## Passage
::::::::
UNC’s response to the third NOA has not yet been released publicly. It will be, Cunningham said, during the next 10 to 14 days, after the document is redacted. Once it’s released, UNC’s defense will become clearer. The university is facing five Level I allegations of misconduct – which the NCAA considers the most serious – including a lack of institutional control.
In correspondence during the past several months, UNC’s legal team and NCAA officials have exchanged argumentative letters in which the university has questioned the NCAA’s changing approach to the investigation. The enforcement staff has sent three notices of allegations to UNC, and all of them have differed in important ways. The most recent one has been considered the most severe.
In it, the enforcement staff alleges that “many” academically “at-risk” athletes, particularly in football and men’s basketball, used the fraudulent classes to maintain their eligibility. The inclusion of football and men’s basketball in the third NOA could leave those sports open to NCAA sanctions, though it is impossible to predict what those penalties might include.
::::::::
## Data
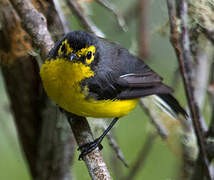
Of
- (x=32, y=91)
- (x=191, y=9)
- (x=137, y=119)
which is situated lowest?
(x=137, y=119)

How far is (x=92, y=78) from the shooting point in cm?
359

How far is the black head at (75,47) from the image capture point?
3299 mm

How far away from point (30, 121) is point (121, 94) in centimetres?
107

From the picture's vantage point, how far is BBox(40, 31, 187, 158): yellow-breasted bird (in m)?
3.37

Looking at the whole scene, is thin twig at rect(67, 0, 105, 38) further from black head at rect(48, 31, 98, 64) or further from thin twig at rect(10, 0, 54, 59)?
thin twig at rect(10, 0, 54, 59)

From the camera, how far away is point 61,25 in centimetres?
387

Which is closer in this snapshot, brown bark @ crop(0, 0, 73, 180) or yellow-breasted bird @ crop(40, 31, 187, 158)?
yellow-breasted bird @ crop(40, 31, 187, 158)

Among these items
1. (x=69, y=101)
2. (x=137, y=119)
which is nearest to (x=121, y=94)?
(x=69, y=101)

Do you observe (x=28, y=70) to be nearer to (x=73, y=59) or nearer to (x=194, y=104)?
(x=73, y=59)

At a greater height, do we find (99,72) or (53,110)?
(99,72)

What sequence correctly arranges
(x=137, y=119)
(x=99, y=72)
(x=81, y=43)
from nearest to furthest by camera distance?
(x=81, y=43) → (x=99, y=72) → (x=137, y=119)

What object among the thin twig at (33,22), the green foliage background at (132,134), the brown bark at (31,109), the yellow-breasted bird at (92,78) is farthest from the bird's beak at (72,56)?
the green foliage background at (132,134)

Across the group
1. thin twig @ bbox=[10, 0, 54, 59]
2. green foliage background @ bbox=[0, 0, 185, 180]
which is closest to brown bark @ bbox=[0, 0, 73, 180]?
thin twig @ bbox=[10, 0, 54, 59]

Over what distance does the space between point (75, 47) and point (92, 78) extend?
0.40 metres
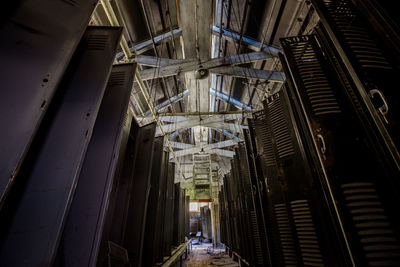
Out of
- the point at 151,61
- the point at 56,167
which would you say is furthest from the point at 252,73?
the point at 56,167

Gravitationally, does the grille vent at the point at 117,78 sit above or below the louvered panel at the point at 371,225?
above

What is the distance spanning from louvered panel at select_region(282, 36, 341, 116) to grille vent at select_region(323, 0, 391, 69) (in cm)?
33

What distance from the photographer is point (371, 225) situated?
39.6 inches

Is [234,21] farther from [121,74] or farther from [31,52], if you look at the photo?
[31,52]

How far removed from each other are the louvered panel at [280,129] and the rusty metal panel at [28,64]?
2.27m

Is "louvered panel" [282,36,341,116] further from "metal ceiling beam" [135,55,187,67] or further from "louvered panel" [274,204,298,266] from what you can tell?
"metal ceiling beam" [135,55,187,67]

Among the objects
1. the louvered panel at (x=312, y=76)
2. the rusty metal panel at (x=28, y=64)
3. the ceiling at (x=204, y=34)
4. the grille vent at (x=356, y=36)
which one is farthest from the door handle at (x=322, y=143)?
the ceiling at (x=204, y=34)

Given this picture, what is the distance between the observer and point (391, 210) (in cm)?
101

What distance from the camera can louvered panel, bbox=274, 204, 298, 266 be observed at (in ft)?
5.94

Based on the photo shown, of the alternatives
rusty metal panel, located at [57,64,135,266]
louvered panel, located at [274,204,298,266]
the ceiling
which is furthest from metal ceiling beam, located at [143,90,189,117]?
louvered panel, located at [274,204,298,266]

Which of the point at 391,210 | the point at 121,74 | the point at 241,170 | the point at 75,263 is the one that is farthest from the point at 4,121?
the point at 241,170

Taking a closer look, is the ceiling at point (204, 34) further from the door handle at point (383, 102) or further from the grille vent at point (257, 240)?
the door handle at point (383, 102)

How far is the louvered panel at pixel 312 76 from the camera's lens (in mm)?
1379

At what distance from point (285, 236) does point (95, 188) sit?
215cm
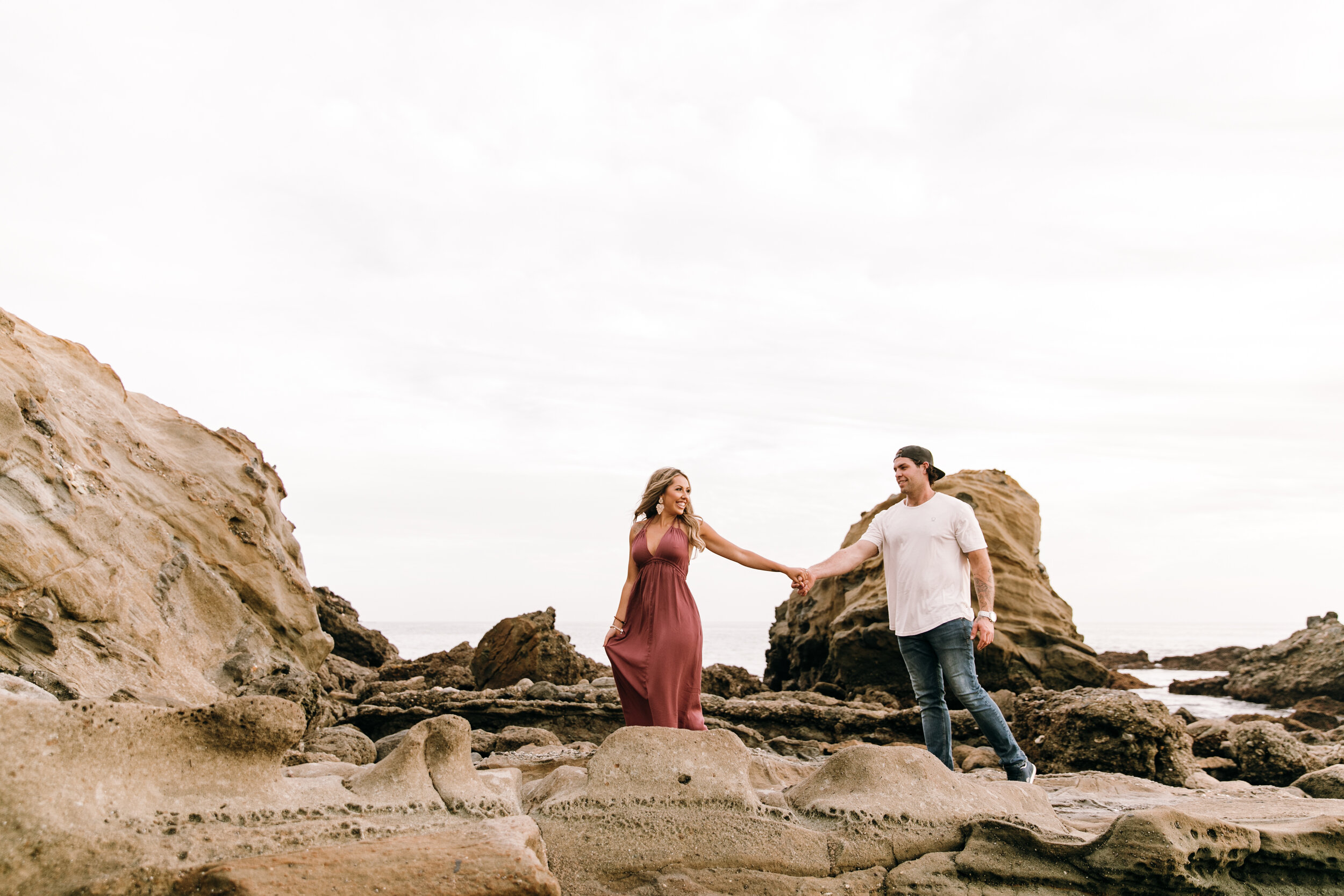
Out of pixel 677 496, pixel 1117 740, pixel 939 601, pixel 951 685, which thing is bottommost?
pixel 1117 740

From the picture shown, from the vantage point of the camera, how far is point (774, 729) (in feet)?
28.6

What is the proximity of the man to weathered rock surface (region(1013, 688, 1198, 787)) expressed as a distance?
4.50 feet

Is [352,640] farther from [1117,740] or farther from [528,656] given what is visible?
[1117,740]

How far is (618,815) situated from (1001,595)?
31.4 ft

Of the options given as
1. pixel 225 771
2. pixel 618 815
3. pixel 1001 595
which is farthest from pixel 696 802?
pixel 1001 595

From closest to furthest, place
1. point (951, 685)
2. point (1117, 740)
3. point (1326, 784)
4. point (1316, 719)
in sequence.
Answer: point (951, 685)
point (1326, 784)
point (1117, 740)
point (1316, 719)

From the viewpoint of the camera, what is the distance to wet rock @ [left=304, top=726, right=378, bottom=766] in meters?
5.88

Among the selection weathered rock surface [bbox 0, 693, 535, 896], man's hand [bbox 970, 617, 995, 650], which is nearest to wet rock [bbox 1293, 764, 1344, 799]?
man's hand [bbox 970, 617, 995, 650]

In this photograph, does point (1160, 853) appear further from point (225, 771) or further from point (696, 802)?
point (225, 771)

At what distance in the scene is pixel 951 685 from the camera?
4.71 m

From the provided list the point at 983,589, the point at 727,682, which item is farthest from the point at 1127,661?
the point at 983,589

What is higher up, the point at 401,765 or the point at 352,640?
the point at 352,640

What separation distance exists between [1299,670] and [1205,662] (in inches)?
762

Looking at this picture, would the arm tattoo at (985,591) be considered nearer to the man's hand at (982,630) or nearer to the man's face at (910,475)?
the man's hand at (982,630)
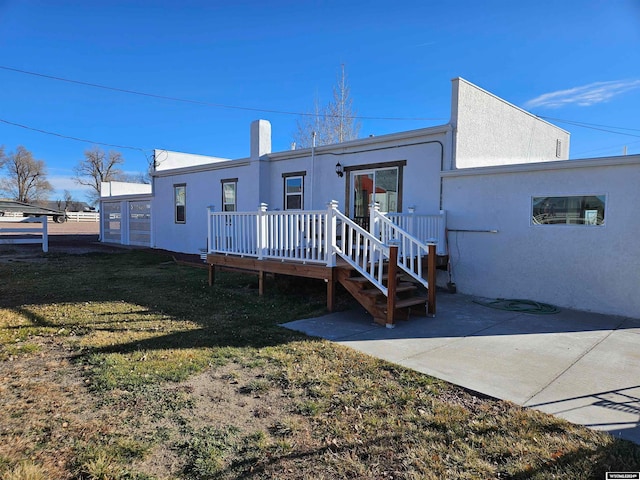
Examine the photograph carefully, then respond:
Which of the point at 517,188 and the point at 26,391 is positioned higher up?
the point at 517,188

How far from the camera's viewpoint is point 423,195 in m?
8.93

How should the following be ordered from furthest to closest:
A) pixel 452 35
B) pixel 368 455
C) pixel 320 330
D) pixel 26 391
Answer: pixel 452 35 → pixel 320 330 → pixel 26 391 → pixel 368 455

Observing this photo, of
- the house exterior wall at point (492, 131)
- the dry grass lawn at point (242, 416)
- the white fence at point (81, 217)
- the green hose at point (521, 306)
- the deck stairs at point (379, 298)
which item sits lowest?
the green hose at point (521, 306)

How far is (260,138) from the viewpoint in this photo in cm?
1223

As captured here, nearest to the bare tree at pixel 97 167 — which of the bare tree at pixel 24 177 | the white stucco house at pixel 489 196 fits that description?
the bare tree at pixel 24 177

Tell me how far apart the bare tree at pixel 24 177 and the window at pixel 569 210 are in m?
73.5

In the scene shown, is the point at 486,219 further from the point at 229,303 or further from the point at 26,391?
the point at 26,391

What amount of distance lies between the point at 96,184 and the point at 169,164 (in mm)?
55806

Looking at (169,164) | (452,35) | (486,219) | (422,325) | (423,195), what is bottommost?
(422,325)

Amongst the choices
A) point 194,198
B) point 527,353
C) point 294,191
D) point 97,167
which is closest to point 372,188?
point 294,191

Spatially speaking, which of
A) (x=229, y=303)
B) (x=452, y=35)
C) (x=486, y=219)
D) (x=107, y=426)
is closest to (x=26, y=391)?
(x=107, y=426)

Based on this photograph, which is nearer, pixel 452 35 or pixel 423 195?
pixel 423 195

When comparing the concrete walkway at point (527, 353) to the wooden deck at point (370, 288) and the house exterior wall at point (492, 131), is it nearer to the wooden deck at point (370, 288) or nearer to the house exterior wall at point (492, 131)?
the wooden deck at point (370, 288)

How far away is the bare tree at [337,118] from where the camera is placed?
22.7 metres
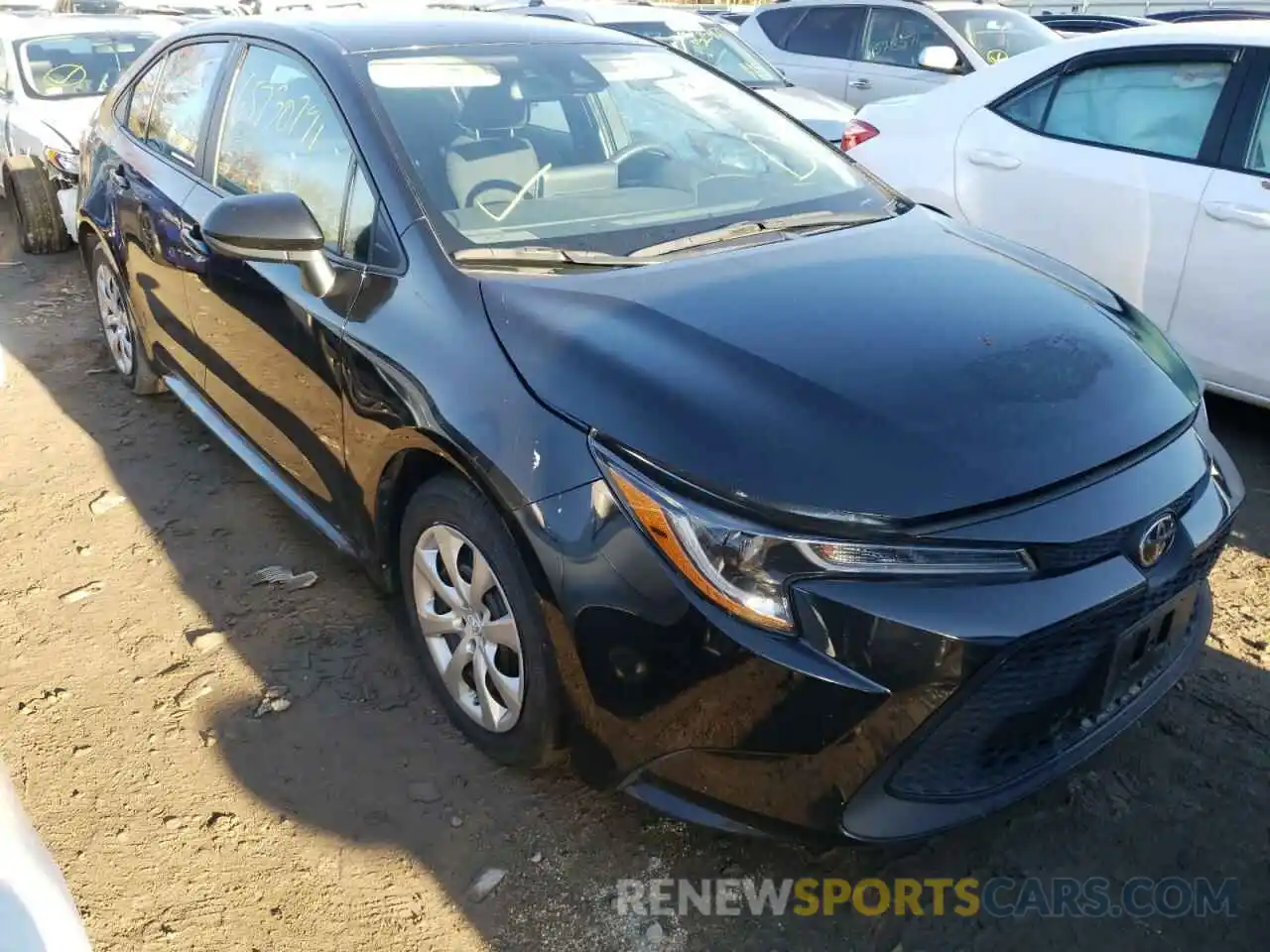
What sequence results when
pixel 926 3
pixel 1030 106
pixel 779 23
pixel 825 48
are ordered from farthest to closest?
pixel 779 23
pixel 825 48
pixel 926 3
pixel 1030 106

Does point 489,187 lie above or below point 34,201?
above

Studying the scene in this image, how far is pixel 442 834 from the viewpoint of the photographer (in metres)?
2.39

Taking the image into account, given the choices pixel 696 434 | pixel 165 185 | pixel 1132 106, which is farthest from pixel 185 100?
pixel 1132 106

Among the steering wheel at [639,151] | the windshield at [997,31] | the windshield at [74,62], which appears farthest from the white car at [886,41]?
the steering wheel at [639,151]

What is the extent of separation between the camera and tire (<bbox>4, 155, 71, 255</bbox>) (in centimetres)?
716

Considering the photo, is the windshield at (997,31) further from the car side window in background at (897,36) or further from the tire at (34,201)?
the tire at (34,201)

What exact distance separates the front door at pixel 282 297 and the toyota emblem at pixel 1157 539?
1.86 metres

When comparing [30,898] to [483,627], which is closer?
[30,898]

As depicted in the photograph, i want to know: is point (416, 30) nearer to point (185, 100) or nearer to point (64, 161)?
point (185, 100)

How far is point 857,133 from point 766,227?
288 centimetres

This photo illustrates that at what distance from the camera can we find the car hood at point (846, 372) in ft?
6.20

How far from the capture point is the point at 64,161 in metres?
6.75

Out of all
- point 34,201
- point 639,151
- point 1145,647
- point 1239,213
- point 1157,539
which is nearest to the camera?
point 1157,539

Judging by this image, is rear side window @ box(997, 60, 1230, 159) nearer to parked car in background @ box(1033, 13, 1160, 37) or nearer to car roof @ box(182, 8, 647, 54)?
car roof @ box(182, 8, 647, 54)
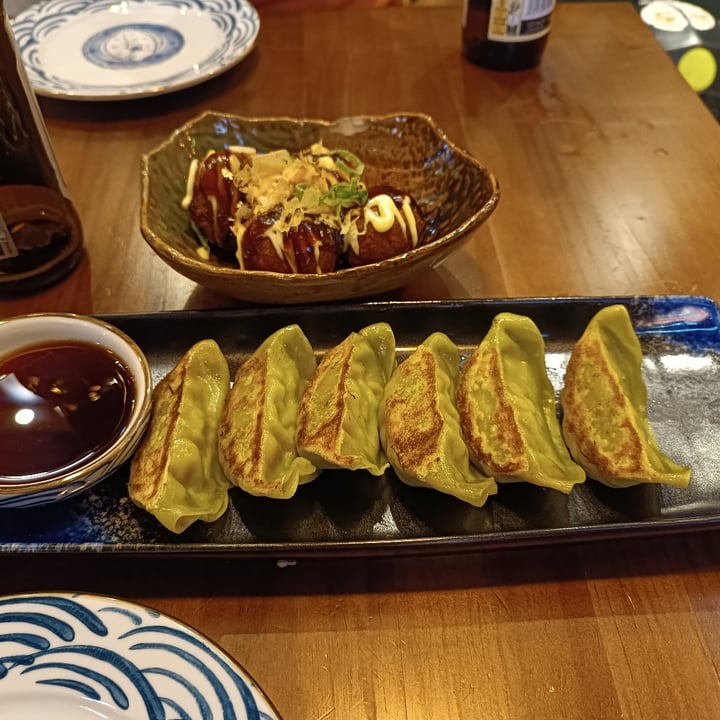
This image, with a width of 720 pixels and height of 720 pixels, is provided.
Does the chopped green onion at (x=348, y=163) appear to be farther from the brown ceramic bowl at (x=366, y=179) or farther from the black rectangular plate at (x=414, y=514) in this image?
the black rectangular plate at (x=414, y=514)

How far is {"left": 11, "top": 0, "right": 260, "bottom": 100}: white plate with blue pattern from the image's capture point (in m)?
2.36

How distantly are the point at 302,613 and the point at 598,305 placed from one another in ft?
3.27

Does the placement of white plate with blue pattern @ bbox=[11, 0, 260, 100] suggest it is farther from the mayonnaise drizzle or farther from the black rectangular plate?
the black rectangular plate

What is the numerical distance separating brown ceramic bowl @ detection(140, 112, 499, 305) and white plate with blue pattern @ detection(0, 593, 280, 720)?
759 millimetres

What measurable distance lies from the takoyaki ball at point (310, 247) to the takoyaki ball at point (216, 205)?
21 cm

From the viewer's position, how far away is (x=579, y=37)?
277 centimetres

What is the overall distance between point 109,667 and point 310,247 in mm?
995

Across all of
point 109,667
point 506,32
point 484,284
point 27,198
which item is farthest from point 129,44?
point 109,667

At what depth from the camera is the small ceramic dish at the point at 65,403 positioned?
1.15 metres

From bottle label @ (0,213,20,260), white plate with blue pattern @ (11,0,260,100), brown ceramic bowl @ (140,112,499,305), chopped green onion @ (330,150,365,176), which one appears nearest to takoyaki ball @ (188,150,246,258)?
brown ceramic bowl @ (140,112,499,305)

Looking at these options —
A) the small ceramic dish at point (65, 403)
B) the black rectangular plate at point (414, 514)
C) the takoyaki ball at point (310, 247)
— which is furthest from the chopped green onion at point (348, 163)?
the small ceramic dish at point (65, 403)

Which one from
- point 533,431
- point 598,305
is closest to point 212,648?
point 533,431

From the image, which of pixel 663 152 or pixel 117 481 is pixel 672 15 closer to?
pixel 663 152

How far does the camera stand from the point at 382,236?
1.59m
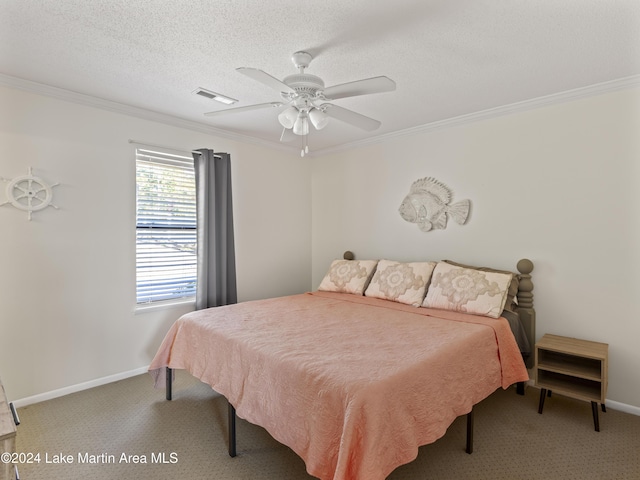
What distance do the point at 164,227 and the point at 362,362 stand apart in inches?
97.2

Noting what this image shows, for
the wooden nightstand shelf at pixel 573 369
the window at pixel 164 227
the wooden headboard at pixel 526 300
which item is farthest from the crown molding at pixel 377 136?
the wooden nightstand shelf at pixel 573 369

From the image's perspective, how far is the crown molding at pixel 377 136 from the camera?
246cm

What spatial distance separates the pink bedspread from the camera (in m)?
1.40

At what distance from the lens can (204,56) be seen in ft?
6.88

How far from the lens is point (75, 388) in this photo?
9.02ft

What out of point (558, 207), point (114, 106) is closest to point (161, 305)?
point (114, 106)

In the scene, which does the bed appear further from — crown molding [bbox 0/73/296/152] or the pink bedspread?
crown molding [bbox 0/73/296/152]

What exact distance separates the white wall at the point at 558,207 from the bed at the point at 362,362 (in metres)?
0.26

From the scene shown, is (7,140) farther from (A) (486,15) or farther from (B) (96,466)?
(A) (486,15)

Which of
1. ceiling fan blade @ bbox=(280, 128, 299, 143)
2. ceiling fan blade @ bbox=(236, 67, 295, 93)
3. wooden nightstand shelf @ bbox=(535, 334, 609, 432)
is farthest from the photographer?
ceiling fan blade @ bbox=(280, 128, 299, 143)

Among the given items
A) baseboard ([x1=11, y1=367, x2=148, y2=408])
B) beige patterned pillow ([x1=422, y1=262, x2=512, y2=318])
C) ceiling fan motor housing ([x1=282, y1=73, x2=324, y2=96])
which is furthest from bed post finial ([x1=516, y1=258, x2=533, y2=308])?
baseboard ([x1=11, y1=367, x2=148, y2=408])

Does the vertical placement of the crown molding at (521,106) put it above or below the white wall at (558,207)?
above

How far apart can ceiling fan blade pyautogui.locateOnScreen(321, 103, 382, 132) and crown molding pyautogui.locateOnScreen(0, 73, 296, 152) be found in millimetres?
1856

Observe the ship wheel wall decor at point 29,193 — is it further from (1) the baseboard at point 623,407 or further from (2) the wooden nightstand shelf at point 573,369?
(1) the baseboard at point 623,407
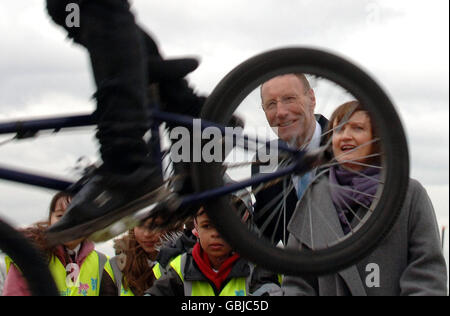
::::::::
## Problems to work on
(a) Rewrite the UNC passage from "In it, the enforcement" through "penalties might include.", replacing "fraudulent classes" with "irregular courses".
(b) Using the UNC passage, mark each statement yes or no, and quote the words that decide it: (i) UNC has publicly released its response to the third NOA. (ii) The university faces five Level I allegations of misconduct. (iii) The three notices of allegations sent to UNC were all the same.
(c) Answer these from the UNC passage:
(i) Within how many days is UNC's response to be released?
(ii) How many notices of allegations has the enforcement staff sent to UNC?
(iii) Which two sports does the most recent notice particularly name?

## Response list
(a)
In it, the enforcement staff alleges that “many” academically “at-risk” athletes, particularly in football and men’s basketball, used the irregular courses to maintain their eligibility. The inclusion of football and men’s basketball in the third NOA could leave those sports open to NCAA sanctions, though it is impossible to predict what those penalties might include.

(b)
(i) No: "UNC’s response to the third NOA has not yet been released publicly."
(ii) Yes: "The university is facing five Level I allegations of misconduct"
(iii) No: "all of them have differed in important ways."

(c)
(i) 10 to 14 days
(ii) Three
(iii) Football and men’s basketball